- Kotar Location in Madhya Pradesh, India Kotar Kotar (India)
- Coordinates: 24°43′N 80°59′E﻿ / ﻿24.72°N 80.98°E
- Country: India
- State: Madhya Pradesh
- District: Satna
- Elevation: 298 m (978 ft)

Population (2011)
- • Total: 7,520

Languages
- • Official: Hindi & Bagheli
- Time zone: UTC+5:30 (IST)
- ISO 3166 code: IN-MP
- Vehicle registration: MP19

= Kotar, Satna =

Kotar is a town and a Nagar Parishad in Satna district in the Indian state of Madhya Pradesh.

==Geography==
Kotar is located at . It has an average elevation of 298 metres (977 feet). A mini fort (Garhee) was constructed by Raja Bhava singh in 1675 at Kotar. He was a devotee of bhawan Jagannath of Puri. He brought statues from Puri and installed them at Kotar. Kotar is near by Birsinghpur.

==Demographics==

As of the 2011 Census of India, Kotar had a population of 7,520 in which 3,803 are males while 3,717 are females.

Population of children with age of 0-6 is 985 which is 13.10% of total population of Kotar (NP). In Kotar Nagar Panchayat, female sex ratio is of 977 against a state average of 931. Moreover, the child sex ratio in Kotar is around 1,044 compared to the Madhya Pradesh state average of 918. The literacy rate is 73.86% higher than the state average of 69.32%. In Kotar, male literacy is around 83.65% while the female literacy rate is 63.75%.

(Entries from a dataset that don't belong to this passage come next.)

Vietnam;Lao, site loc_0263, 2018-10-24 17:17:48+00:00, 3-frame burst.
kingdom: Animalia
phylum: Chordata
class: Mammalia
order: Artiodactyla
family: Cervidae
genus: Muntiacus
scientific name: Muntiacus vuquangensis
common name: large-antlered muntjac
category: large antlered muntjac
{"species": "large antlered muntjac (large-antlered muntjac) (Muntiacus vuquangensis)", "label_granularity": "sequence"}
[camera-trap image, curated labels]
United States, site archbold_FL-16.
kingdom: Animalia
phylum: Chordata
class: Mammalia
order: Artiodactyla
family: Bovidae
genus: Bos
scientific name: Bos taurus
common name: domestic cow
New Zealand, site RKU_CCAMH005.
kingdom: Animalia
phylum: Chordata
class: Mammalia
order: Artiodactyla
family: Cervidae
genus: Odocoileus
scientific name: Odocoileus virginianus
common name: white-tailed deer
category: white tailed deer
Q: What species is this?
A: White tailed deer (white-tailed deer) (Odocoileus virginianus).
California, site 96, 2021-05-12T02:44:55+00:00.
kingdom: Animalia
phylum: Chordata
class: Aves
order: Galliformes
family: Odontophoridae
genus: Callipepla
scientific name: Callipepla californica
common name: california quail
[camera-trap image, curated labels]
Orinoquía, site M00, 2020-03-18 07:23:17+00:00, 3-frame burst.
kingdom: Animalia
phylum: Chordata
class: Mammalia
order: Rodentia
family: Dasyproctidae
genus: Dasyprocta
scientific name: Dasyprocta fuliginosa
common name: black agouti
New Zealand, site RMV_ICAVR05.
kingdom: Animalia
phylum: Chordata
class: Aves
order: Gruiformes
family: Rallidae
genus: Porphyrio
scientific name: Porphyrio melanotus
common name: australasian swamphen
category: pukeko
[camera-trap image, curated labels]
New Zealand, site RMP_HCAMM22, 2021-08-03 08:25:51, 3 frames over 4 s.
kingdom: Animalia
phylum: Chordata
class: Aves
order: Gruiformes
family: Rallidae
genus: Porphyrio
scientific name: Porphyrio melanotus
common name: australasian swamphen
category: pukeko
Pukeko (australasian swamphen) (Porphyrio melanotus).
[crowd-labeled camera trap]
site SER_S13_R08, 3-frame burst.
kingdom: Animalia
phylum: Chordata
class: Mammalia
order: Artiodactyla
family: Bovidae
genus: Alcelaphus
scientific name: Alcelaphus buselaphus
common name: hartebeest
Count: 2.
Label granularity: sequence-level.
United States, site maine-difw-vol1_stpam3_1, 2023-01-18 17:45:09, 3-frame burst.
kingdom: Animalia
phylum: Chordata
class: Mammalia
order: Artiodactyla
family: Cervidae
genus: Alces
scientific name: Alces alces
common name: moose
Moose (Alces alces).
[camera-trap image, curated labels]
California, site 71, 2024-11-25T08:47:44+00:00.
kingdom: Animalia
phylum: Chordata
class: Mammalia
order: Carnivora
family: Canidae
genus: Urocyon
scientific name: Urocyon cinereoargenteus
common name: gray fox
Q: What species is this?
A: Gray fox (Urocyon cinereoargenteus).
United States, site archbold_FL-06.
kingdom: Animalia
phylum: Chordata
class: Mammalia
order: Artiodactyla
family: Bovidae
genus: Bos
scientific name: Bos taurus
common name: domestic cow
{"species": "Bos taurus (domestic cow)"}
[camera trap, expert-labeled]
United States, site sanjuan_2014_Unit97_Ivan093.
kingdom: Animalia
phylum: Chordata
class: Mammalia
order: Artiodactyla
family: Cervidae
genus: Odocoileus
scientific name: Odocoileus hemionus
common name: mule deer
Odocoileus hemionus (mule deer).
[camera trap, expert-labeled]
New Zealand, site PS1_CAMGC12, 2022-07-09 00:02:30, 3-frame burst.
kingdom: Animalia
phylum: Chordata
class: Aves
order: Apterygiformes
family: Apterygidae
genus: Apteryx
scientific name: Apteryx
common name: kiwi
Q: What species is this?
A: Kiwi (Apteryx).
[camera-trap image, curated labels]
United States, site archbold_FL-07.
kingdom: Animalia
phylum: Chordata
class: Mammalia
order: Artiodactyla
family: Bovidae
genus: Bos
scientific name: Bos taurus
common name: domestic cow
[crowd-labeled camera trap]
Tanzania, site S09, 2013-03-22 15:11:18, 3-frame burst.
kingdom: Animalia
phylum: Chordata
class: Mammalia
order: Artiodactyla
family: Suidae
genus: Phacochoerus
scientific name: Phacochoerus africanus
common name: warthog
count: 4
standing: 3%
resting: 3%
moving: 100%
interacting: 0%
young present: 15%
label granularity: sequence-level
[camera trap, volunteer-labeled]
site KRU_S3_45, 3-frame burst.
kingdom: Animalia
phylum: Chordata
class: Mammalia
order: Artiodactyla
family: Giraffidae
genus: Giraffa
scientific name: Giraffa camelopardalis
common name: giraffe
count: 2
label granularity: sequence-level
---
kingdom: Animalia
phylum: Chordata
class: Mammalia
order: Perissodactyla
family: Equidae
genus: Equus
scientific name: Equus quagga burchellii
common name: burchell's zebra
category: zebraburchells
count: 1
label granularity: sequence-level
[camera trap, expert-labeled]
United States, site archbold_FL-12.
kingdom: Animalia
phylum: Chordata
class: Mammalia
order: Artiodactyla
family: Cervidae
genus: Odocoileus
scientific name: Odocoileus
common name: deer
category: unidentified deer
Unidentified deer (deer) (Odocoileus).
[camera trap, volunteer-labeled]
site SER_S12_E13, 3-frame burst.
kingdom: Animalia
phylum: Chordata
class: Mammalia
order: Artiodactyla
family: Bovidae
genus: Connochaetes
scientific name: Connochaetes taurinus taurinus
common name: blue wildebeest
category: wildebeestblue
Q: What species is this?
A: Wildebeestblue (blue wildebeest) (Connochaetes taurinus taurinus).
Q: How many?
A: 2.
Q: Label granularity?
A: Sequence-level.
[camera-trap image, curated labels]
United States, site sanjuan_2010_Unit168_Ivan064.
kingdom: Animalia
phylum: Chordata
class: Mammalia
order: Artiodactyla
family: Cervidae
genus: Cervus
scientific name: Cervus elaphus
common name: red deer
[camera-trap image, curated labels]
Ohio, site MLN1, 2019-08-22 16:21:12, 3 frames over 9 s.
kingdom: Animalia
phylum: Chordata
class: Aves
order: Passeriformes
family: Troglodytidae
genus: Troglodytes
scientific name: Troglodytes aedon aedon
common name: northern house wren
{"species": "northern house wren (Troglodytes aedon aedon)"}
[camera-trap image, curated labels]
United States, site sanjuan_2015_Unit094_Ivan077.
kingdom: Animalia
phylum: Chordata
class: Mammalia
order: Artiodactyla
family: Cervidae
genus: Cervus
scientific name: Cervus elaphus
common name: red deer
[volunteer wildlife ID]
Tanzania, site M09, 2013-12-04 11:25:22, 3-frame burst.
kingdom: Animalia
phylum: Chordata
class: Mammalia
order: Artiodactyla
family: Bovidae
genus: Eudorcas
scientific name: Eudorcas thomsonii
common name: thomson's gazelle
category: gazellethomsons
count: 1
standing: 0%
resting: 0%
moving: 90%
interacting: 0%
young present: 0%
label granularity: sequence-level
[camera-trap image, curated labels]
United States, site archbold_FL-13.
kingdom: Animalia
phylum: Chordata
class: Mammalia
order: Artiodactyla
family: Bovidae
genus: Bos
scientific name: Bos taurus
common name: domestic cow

Kotar Nagar Panchayat has total administration over 1,380 houses to which it supplies basic amenities like water and sewerage. It is also authorized to build roads within Kotar Nagar Panchayat limits and impose taxes on properties coming under its jurisdiction. In 1911 population of Kotar was 1814. There are four main Mohallas (Tola) in Kotar. These are Gadhitola, Maghtolaba, Kotarahan tola and Tiger mohalla (Bajar tola).